次に、ステップS322では、特定された各々の移動型ロボット12の識別子が、タッチパネル44に表示される(図7参照)。そして、ステップS324では、処理装置46が、カメラ42によって観察された移動型ロボット12の実空間における位置をそれぞれ特定する。これらのステップS222、S224の処理については、先に説明した図3に示すステップS22、S24の処理と同じである。
上記のように、処理装置46は、カメラ42による撮影画像42aから推定した移動型ロボット12の近接関係と、無線通信によって移動型ロボット12から取得した近接関係とを照らし合わせることで、カメラ42によって撮影された移動型ロボット12の識別子をそれぞれ特定することができる。これにより、例えば作業対象の近くに位置する移動型ロボット12を特定し、その移動型ロボット12へ適切に動作指令を与えることができる。
図15、図16は、ロボットシステム10の一変形例を模式的に示す。なお、図15、図16では、移動型ロボット12及び統制装置40が簡略化して図示されているが、それらの構成及び機能は前述したとおりである。これに加えて、図15、図16に示すロボットシステム10では、統制装置40のカメラ42に加えて、又は代えて、移動型ロボット12のカメラ26を用いて、移動型ロボット12の識別子をそれぞれ特定することができる。

☆ ☆ ☆

- 取り組む内容
移動型ロボットの識別を扱った本文を、最後の文の後から書き継ぎなさい。 データは参照しなくてかまいません。

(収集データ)
☆ ☆ ☆

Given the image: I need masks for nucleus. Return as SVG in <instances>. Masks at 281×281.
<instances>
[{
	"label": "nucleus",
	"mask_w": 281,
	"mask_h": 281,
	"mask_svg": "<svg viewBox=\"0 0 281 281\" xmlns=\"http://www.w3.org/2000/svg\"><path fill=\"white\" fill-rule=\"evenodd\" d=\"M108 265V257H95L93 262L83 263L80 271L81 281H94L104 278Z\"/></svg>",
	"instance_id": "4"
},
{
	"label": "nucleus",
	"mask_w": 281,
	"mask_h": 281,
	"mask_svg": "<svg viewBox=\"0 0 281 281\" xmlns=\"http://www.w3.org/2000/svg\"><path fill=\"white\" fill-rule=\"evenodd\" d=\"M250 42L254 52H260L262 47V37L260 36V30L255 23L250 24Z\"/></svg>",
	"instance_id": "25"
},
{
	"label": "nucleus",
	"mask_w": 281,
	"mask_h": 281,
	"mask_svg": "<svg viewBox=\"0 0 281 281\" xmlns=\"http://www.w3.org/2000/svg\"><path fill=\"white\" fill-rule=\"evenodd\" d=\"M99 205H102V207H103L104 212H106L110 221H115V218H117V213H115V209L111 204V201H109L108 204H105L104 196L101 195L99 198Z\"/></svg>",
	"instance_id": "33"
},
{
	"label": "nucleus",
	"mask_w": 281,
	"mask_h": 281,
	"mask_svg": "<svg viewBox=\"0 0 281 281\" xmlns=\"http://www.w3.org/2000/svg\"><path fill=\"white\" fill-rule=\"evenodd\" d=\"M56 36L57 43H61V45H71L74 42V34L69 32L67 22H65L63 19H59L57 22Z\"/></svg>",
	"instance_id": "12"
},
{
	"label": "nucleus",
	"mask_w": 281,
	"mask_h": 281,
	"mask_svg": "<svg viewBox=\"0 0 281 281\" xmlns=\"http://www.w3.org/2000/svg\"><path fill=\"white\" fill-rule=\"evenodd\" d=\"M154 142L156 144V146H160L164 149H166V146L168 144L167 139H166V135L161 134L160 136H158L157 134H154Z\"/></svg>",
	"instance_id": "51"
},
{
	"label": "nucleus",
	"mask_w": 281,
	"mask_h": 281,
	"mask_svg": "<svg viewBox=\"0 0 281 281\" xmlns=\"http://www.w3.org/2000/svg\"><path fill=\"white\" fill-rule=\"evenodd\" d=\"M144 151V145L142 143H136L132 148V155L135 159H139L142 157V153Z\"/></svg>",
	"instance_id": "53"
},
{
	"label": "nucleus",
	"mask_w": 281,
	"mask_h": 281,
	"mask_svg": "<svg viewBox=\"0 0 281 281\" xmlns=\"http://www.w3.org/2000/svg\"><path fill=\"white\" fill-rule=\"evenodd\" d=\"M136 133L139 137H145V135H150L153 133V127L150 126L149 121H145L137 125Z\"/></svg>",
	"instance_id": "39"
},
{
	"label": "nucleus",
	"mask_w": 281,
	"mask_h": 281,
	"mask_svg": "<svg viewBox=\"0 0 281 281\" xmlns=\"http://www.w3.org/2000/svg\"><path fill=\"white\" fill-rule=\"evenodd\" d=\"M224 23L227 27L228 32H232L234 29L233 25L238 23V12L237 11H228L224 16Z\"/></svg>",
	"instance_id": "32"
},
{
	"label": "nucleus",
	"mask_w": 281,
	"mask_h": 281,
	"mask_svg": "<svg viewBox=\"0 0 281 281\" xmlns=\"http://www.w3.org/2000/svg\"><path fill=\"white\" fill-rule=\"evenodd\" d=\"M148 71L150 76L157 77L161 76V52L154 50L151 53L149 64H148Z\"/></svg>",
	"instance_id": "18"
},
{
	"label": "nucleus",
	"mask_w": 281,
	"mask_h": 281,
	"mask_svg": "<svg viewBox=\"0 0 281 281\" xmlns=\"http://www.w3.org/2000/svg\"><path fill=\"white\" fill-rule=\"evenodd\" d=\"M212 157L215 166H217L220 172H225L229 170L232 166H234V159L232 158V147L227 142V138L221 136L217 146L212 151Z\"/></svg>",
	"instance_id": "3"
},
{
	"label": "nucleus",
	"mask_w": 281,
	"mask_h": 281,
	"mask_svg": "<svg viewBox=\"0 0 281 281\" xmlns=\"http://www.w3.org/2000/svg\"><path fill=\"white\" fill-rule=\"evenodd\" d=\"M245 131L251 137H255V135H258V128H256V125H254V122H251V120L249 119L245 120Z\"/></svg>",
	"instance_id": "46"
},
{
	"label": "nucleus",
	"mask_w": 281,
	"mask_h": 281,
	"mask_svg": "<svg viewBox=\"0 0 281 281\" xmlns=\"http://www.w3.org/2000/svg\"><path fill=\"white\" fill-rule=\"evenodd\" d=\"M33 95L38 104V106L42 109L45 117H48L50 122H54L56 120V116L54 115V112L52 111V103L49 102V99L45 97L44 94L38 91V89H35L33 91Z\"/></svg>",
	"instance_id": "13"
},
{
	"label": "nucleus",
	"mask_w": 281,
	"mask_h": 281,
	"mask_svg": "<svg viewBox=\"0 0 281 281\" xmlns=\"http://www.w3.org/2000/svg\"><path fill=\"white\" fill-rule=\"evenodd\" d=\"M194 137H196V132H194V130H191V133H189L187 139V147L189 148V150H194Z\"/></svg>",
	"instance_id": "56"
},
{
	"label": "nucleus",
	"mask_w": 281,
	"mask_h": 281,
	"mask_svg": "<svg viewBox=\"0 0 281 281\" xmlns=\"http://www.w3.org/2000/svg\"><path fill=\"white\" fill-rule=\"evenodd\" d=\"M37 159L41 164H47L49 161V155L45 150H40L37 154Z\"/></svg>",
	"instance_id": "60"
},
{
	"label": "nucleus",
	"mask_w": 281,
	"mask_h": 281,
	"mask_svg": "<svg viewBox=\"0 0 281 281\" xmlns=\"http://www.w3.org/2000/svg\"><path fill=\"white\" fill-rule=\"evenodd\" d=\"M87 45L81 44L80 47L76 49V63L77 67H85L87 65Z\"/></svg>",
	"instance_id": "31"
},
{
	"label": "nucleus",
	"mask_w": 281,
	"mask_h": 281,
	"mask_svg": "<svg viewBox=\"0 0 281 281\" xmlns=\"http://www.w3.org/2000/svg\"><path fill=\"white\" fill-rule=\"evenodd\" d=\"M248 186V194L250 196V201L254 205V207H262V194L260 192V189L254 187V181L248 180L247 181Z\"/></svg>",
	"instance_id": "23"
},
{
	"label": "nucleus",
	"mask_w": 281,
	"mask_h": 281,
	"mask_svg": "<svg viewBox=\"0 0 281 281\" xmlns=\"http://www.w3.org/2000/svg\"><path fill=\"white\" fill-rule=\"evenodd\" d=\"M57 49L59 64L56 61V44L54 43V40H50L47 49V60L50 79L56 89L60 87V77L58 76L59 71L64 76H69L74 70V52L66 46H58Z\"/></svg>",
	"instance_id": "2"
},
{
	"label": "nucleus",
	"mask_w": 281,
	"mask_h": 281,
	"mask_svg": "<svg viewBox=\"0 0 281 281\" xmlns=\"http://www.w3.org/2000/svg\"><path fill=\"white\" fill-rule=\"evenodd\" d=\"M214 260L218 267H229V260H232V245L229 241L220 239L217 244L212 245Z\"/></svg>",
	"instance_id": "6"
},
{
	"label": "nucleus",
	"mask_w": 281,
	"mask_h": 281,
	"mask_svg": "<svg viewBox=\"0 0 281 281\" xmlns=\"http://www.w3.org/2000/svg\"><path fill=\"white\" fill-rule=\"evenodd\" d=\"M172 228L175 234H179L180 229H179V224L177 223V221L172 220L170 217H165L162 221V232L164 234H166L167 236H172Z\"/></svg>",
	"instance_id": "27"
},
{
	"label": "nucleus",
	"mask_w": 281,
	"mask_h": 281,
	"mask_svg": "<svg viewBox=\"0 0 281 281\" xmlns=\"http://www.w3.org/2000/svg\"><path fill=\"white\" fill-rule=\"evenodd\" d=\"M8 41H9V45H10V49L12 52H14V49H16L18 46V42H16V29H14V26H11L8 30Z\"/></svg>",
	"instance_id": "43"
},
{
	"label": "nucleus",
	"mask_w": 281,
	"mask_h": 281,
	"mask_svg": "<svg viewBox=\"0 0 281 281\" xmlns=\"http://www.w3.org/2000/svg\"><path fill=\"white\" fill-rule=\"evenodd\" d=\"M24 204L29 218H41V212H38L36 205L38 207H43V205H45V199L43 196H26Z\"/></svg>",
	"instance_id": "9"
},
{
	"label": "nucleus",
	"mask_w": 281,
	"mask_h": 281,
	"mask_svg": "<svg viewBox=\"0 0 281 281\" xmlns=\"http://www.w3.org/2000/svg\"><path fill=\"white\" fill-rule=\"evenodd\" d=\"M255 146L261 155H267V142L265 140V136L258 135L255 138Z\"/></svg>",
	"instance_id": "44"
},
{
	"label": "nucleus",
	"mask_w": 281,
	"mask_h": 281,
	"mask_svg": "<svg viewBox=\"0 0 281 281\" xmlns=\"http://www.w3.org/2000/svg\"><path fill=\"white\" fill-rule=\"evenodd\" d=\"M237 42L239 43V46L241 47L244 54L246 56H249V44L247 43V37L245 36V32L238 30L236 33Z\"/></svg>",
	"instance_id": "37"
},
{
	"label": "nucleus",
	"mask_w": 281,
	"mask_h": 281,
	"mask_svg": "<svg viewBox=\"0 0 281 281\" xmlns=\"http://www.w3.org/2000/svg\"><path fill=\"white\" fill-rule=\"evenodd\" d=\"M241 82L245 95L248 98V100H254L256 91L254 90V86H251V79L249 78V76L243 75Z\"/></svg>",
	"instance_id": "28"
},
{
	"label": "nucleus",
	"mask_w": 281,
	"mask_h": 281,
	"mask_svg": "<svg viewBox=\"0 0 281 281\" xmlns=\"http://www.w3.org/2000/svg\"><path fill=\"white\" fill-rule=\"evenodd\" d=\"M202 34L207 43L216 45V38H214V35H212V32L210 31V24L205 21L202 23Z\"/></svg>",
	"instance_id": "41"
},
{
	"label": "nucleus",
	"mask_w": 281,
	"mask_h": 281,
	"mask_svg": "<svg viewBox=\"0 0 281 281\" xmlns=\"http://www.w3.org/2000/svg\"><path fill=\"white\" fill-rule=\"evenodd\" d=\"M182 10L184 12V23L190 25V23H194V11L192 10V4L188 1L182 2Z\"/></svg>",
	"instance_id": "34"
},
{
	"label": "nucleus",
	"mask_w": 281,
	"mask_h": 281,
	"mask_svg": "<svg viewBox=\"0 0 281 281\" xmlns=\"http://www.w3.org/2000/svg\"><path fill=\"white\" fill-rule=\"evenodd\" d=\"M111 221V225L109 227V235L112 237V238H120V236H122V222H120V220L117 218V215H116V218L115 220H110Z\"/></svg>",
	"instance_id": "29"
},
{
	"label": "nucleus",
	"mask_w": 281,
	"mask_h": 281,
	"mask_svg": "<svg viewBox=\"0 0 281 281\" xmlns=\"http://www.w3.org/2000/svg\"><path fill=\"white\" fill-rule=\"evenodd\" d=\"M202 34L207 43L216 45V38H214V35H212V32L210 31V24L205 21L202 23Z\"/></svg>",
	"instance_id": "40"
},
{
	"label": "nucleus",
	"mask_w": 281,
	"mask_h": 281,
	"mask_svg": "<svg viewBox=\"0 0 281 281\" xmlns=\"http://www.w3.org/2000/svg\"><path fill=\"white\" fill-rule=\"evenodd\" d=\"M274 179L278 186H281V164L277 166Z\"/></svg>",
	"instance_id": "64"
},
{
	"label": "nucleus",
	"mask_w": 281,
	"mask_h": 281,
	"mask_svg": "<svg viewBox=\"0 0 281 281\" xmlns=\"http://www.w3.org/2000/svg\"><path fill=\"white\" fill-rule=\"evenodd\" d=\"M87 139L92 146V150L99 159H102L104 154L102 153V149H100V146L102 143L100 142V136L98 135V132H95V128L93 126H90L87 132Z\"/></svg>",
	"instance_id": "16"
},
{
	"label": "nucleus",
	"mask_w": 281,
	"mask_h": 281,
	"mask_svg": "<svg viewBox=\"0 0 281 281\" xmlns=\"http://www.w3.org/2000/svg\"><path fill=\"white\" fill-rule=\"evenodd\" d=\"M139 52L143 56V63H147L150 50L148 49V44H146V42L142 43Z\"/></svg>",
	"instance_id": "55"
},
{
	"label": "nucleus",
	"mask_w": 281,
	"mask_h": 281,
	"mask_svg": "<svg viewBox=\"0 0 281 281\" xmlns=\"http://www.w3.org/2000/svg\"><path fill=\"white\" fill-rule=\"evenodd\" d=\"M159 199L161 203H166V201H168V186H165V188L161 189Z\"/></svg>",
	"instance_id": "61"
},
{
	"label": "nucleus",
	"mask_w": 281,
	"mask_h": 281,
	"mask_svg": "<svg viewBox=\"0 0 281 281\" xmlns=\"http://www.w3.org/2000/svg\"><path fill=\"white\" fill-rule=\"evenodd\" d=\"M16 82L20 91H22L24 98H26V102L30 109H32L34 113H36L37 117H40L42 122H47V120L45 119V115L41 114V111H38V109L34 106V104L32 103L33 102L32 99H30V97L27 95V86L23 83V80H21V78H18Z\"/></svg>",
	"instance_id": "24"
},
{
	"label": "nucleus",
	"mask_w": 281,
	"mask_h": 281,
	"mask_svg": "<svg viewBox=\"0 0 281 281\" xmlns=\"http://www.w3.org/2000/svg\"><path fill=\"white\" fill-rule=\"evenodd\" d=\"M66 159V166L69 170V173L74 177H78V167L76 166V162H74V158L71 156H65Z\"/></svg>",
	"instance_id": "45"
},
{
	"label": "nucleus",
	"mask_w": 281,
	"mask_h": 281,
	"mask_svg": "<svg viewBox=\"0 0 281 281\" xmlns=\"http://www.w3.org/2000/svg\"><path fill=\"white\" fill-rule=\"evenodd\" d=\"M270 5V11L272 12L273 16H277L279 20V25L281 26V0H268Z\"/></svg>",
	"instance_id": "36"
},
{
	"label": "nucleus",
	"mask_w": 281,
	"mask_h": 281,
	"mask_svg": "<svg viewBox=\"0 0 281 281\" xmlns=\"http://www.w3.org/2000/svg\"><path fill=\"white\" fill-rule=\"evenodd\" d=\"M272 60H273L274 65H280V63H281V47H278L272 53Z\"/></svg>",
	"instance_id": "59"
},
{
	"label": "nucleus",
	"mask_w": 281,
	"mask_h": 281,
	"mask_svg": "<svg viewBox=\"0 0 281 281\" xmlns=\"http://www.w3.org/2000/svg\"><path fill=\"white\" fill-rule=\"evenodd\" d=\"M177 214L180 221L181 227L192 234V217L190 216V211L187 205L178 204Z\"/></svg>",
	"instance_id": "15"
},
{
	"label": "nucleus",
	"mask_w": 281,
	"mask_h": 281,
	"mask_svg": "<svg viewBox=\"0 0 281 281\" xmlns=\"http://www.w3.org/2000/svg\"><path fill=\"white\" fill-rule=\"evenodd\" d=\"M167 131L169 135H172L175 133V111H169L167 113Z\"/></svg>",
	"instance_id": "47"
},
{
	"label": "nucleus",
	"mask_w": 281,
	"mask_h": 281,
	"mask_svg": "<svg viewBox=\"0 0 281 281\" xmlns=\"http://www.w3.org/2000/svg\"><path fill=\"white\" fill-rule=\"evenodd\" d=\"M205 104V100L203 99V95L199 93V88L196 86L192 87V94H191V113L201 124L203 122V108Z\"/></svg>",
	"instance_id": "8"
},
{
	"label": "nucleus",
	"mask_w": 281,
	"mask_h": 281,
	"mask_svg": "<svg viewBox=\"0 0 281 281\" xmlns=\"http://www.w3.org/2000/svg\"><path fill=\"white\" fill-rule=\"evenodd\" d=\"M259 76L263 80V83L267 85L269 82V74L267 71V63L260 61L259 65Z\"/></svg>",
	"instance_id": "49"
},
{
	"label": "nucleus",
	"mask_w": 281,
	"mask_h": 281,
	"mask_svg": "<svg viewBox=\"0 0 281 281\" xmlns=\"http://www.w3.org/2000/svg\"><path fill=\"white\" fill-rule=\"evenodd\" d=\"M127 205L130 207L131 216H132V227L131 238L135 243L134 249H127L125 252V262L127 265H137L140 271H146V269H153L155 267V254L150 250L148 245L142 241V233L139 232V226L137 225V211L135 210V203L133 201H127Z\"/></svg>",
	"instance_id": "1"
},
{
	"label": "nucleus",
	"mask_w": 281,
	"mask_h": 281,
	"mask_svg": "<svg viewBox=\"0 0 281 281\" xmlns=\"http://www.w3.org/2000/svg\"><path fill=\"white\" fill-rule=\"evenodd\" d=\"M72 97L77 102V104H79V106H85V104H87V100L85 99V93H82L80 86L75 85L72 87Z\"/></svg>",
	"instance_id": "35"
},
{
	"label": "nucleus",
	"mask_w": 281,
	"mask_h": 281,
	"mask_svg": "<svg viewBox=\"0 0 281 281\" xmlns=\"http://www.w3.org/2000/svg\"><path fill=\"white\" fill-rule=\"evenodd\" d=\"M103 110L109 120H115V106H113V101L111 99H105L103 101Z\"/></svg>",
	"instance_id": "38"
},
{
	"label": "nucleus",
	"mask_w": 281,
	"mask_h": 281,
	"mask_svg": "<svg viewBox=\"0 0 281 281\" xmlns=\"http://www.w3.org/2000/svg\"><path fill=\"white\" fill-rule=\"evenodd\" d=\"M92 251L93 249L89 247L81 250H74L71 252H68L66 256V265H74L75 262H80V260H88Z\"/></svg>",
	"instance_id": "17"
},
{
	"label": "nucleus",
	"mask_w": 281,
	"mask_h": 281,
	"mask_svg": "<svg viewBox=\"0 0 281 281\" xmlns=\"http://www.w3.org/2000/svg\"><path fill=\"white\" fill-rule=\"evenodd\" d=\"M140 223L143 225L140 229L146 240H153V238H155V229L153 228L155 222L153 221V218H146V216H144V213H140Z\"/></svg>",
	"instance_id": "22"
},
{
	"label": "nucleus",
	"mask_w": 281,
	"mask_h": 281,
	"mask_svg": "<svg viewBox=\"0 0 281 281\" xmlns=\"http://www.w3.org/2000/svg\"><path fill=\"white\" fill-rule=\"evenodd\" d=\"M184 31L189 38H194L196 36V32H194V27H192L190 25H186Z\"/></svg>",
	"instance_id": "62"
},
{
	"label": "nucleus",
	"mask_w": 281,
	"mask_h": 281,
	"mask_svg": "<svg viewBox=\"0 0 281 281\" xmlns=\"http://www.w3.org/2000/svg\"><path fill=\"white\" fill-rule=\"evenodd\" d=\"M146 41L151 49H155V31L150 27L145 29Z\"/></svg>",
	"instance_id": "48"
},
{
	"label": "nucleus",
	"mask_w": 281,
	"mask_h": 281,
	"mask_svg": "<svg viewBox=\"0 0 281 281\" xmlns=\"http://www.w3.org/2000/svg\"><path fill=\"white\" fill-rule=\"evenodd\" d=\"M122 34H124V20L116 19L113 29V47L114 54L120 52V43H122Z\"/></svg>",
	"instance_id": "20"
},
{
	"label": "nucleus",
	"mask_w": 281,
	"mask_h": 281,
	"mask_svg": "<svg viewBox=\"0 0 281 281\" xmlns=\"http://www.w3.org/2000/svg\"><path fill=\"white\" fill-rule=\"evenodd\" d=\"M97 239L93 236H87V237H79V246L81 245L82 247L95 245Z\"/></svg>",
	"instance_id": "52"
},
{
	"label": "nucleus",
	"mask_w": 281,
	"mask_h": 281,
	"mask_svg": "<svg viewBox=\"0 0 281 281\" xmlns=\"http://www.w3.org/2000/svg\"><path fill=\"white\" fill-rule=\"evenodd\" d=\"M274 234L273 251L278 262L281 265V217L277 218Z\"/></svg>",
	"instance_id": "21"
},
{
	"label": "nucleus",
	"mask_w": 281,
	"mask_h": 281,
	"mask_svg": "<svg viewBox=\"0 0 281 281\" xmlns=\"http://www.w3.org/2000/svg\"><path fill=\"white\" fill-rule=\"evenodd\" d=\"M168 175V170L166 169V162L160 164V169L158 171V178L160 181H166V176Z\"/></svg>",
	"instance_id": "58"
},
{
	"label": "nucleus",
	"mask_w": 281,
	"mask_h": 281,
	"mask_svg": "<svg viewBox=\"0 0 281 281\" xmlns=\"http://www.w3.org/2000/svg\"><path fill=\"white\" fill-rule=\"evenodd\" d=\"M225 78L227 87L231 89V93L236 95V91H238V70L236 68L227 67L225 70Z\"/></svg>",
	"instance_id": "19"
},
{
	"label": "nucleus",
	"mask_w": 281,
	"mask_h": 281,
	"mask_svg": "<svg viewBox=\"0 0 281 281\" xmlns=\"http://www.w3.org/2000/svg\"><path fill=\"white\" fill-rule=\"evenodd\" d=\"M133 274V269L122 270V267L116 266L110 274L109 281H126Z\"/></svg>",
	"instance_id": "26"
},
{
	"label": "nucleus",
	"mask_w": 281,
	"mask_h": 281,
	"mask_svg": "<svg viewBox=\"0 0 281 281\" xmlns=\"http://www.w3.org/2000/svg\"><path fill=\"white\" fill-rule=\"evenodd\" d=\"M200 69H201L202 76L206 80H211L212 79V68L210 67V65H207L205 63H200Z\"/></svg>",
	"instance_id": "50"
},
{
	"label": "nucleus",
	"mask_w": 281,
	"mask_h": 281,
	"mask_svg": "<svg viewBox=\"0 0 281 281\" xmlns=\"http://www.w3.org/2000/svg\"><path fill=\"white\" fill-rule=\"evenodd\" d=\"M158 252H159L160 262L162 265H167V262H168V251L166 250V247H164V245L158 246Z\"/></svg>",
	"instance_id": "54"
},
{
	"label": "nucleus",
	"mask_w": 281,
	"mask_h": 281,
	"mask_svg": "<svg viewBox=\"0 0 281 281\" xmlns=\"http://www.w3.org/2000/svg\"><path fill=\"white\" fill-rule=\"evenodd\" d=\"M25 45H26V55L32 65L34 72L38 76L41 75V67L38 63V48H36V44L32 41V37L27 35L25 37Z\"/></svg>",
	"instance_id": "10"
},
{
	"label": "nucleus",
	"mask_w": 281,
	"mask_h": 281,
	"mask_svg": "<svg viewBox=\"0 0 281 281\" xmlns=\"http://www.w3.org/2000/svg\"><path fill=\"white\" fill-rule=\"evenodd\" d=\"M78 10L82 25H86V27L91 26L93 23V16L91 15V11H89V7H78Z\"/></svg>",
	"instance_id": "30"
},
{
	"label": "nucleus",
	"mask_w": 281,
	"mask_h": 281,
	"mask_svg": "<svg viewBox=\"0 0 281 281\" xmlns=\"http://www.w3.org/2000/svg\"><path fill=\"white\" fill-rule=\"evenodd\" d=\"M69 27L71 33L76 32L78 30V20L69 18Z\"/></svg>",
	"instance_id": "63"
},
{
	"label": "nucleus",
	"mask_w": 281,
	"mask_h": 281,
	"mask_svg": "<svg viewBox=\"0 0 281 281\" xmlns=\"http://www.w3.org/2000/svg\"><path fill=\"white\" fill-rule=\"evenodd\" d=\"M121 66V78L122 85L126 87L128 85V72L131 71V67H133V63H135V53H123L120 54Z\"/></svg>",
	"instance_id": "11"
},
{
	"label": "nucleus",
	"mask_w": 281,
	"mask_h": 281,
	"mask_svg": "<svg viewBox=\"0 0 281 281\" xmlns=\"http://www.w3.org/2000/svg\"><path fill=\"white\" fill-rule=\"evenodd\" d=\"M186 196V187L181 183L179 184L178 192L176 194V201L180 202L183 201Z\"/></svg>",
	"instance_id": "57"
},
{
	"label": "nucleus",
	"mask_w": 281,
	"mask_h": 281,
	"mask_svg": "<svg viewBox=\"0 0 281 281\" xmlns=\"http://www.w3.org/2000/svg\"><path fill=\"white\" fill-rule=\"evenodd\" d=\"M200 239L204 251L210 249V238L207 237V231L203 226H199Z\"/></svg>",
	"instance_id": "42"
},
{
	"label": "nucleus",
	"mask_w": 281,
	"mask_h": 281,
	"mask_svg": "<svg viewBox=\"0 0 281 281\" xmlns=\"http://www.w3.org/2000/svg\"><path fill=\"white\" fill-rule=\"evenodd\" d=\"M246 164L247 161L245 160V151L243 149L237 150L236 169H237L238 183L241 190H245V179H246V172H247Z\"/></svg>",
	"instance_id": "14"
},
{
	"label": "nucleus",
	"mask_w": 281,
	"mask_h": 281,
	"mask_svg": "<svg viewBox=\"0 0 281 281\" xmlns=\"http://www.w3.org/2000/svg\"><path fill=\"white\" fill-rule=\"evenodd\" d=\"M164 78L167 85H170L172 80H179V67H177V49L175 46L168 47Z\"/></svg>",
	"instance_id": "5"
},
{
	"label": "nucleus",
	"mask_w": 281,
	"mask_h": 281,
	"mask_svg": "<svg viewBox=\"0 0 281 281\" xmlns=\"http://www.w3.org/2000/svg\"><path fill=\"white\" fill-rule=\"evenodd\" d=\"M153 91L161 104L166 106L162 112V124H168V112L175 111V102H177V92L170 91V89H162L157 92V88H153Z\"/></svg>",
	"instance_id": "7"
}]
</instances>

☆ ☆ ☆

- 解答
例えば、図15に示す例では、先ず、統制装置40のカメラ42によって、第1移動型ロボット12aが撮影される。統制装置40は、カメラ42による撮影画像42aを用いることで、第1移動型ロボット12aを識別するとともに、その位置を特定することができる。次いで、統制装置40は、第1移動型ロボット12に動作指令を与え、第1移動型ロボット12のカメラ26によって他の移動型ロボット12b〜12dを撮影する。そして、統制装置40は、第1移動型ロボット12のカメラ26による撮影画像を用いることで、他の移動型ロボット12b〜12dを識別するとともに、それらの位置を特定することができる。なお、第1移動型ロボット12のカメラ26による撮影画像を用いて、他の移動型ロボット12b〜12dを識別する処理は、第1移動型ロボット12によって行われてもよい。即ち、第1移動型ロボット12aが、統制装置40と同様の機能を有してもよい。
また、図16に示すように、第1移動型ロボット12のカメラ26では、一部の移動型ロボット12dが撮影できない場合もある。この場合は、既に識別済みである第3移動型ロボット12cのカメラ26を用いて、第4移動型ロボット12dを撮影するとよい。このように、移動型ロボット12に搭載されたカメラ26を、統制装置40のカメラ42と同様に用いてもよい。それにより、例えば障害物100が存在し、統制装置40のカメラ42では全ての移動型ロボット12が撮影できないような場合でも、全ての移動型ロボット12を撮影して、それらの識別子や位置を特定することができる。また、二以上のカメラ26、42によって同一の移動型ロボット12を撮影することで、ステレオカメラの原理により、移動型ロボット12の位置をより正確に特定することができる。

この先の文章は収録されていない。